> _Problem statement_
Give as output the line that contains "Looking at the picture, does", followed by every remaining line of the entries, unchanged and with nothing added.

> _Source data_
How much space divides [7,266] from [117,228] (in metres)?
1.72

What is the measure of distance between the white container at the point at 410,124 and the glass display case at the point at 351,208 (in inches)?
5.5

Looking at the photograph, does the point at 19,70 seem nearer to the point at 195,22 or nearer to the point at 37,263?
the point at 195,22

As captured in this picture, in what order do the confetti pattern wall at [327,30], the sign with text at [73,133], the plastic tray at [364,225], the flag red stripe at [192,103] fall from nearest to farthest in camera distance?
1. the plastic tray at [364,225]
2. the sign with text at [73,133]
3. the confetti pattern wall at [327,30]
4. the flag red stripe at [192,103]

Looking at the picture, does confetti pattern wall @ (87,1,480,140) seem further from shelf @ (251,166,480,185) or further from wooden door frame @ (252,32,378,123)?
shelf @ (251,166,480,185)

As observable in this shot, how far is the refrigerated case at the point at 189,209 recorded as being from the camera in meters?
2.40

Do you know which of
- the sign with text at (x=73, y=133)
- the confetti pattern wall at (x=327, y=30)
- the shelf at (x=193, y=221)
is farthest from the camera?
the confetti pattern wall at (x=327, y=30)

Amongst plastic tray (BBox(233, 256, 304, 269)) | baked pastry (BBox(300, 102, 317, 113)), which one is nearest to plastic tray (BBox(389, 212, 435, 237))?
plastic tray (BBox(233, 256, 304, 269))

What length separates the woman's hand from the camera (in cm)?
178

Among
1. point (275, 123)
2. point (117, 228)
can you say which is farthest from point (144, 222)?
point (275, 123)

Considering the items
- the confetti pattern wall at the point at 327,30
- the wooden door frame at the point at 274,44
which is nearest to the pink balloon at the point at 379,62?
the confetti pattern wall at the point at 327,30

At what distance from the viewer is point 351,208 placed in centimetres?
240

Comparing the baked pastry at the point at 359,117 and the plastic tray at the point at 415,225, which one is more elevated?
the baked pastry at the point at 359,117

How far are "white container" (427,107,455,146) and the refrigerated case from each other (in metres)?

> _Exercise answer_
Looking at the picture, does confetti pattern wall @ (87,1,480,140) seem further from shelf @ (251,166,480,185) or further from wooden door frame @ (252,32,378,123)?
shelf @ (251,166,480,185)

As observable in this shot, how far is the refrigerated case at the point at 189,209 recorded as being from the camera in meters?
2.40

Do you know which of
- the sign with text at (x=73, y=133)
- the confetti pattern wall at (x=327, y=30)
- the shelf at (x=193, y=221)
is farthest from the camera?
the confetti pattern wall at (x=327, y=30)

Amongst plastic tray (BBox(233, 256, 304, 269)) | baked pastry (BBox(300, 102, 317, 113)), which one is nearest to plastic tray (BBox(389, 212, 435, 237))?
plastic tray (BBox(233, 256, 304, 269))

What length separates the woman's hand from the camera (in cm)?
178

Among
1. point (275, 123)
2. point (117, 228)
can you say which is farthest from point (144, 222)?
point (275, 123)

Considering the items
- the confetti pattern wall at the point at 327,30
- the wooden door frame at the point at 274,44
which is nearest to the pink balloon at the point at 379,62?
the confetti pattern wall at the point at 327,30

At what distance from the viewer is point 351,208 placed in centimetres?
240

Comparing the baked pastry at the point at 359,117 and the plastic tray at the point at 415,225, which one is more elevated?
the baked pastry at the point at 359,117

How far are "white container" (427,107,455,146) and the refrigerated case from each other (in metres)?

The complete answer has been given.